[Selection]:

↓

Interview with Alan Bonner
Alan Bonner is a singer songwriter who has just released his EP, ‘Songs In The Key of Sea – The Galway Bay’, which was, suprise!, recorded in Galway. He has previously released three albums.
Where are you right now ?
I’m in Brighton, England. in the beer garden of the pub I’m living above.
You describe yourself as a ‘wandering troubadour’ and you recorded your EP in Galway. There’s even a nod to the studios in the EP title. What was the reason that you choose to record there?
Yeah I can’t sit still for long. That term probably sounds a bit wanky but it looked good on paper at the time. I had been visiting Ireland on tour several times over the years and totally fell in love with Galway, as its such a special magical place. I had made friends there too and from the first time I set foot in the place I had a gut feeling I was supposed to be there for a while at some point.

↑

[Set task A]: According to the interview, where was Alan Bonner when he answered the first question?
[Set task B]: Translate this sentence from the interview into Spanish: "He has previously released three albums."
The material that comes next has nothing to do with the interview.

[Data entries]:
↓

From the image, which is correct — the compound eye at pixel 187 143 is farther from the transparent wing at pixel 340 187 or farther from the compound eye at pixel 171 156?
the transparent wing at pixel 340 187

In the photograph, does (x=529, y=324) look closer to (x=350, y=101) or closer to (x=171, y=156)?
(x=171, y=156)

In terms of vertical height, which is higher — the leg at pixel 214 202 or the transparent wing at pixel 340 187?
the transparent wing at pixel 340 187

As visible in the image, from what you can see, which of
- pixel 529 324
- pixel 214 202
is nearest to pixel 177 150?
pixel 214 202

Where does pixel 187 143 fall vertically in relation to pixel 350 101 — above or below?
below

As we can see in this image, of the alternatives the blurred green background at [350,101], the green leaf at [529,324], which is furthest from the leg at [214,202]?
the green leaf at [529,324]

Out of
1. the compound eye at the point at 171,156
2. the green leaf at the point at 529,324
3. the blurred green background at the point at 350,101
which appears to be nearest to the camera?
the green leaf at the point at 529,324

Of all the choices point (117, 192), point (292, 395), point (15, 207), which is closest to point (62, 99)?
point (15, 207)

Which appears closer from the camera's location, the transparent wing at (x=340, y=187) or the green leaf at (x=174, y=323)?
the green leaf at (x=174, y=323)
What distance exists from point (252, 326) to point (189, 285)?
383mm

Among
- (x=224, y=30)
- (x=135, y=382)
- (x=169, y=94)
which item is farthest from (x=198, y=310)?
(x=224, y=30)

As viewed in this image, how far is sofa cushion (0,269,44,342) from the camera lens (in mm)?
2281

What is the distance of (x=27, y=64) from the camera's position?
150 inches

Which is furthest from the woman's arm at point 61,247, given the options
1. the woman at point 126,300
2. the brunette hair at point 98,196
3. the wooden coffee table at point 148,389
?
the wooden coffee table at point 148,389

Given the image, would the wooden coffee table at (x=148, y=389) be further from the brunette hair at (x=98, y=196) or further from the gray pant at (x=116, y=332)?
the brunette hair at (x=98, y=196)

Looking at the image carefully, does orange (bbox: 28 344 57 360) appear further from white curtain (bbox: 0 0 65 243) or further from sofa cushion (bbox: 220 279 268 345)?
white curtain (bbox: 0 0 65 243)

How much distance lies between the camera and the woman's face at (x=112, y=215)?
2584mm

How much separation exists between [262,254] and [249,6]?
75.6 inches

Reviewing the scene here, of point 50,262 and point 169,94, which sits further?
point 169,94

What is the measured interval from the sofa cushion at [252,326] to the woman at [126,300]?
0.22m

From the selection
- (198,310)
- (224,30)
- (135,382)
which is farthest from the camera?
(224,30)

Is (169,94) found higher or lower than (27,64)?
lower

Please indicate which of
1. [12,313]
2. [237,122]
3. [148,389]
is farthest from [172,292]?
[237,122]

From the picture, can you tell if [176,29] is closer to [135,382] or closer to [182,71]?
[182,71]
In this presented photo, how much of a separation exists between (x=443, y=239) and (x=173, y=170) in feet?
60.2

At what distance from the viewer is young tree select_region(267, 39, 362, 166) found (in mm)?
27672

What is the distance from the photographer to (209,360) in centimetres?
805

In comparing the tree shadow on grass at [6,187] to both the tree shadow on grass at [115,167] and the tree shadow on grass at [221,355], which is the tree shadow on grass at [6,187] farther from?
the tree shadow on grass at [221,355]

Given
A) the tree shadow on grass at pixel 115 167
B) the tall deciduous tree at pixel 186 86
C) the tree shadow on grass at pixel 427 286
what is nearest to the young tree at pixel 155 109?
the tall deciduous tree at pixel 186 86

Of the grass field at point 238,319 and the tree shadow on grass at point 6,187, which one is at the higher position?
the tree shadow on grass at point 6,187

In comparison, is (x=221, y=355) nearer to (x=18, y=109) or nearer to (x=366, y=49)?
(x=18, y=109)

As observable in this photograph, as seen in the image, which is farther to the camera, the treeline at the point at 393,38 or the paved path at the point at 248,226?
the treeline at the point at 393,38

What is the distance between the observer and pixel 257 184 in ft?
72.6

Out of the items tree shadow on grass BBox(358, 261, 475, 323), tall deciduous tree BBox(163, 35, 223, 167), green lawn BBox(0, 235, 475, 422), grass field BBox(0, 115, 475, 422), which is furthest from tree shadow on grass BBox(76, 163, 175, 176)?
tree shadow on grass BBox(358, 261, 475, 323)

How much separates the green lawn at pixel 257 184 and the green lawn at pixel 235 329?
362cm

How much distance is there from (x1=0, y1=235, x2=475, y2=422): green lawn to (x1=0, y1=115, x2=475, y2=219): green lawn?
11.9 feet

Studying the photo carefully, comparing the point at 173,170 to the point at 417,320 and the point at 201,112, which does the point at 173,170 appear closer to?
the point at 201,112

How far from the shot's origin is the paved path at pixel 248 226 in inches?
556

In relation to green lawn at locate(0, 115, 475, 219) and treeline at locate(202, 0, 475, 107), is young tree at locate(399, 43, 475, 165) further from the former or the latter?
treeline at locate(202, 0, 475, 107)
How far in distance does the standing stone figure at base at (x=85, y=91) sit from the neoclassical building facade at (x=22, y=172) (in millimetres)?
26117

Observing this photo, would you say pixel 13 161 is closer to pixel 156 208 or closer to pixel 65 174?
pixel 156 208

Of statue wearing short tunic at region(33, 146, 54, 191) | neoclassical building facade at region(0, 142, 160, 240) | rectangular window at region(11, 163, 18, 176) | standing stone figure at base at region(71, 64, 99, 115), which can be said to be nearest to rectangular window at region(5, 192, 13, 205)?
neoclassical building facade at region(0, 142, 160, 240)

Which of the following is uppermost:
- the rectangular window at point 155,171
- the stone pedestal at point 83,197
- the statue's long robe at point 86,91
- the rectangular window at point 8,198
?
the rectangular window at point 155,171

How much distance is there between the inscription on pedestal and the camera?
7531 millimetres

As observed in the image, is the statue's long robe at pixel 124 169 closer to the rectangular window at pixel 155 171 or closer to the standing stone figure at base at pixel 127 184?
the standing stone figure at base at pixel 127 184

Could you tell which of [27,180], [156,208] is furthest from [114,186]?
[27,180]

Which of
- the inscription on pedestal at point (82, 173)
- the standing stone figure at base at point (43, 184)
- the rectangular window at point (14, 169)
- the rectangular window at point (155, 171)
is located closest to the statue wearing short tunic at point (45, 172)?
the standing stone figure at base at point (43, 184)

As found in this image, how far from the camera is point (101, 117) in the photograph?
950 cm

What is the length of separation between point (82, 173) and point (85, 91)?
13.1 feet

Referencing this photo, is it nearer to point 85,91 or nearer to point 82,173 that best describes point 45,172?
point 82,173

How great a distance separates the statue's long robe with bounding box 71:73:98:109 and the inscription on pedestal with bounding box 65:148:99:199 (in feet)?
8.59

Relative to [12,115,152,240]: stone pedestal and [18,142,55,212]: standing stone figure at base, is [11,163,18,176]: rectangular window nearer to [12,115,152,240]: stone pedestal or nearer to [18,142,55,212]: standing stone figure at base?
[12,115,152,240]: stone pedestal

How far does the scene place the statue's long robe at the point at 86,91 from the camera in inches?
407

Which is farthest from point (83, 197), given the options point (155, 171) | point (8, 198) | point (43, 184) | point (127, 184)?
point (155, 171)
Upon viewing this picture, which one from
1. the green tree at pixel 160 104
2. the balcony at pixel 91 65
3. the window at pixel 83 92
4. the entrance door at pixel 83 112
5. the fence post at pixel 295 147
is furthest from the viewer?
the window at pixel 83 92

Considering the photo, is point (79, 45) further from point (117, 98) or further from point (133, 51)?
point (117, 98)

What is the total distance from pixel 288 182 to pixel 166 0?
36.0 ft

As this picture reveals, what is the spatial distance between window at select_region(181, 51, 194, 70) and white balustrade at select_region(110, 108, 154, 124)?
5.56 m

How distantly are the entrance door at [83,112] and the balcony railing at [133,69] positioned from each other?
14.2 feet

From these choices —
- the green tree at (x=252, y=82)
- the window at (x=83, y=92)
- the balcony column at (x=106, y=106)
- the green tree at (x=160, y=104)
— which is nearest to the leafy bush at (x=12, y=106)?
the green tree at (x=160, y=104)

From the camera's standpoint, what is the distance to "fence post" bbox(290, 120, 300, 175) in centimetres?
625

↑

[Full answer A]: He was in the beer garden of the pub he lives above in Brighton, England.

[Full answer B]: Anteriormente ha publicado tres álbumes.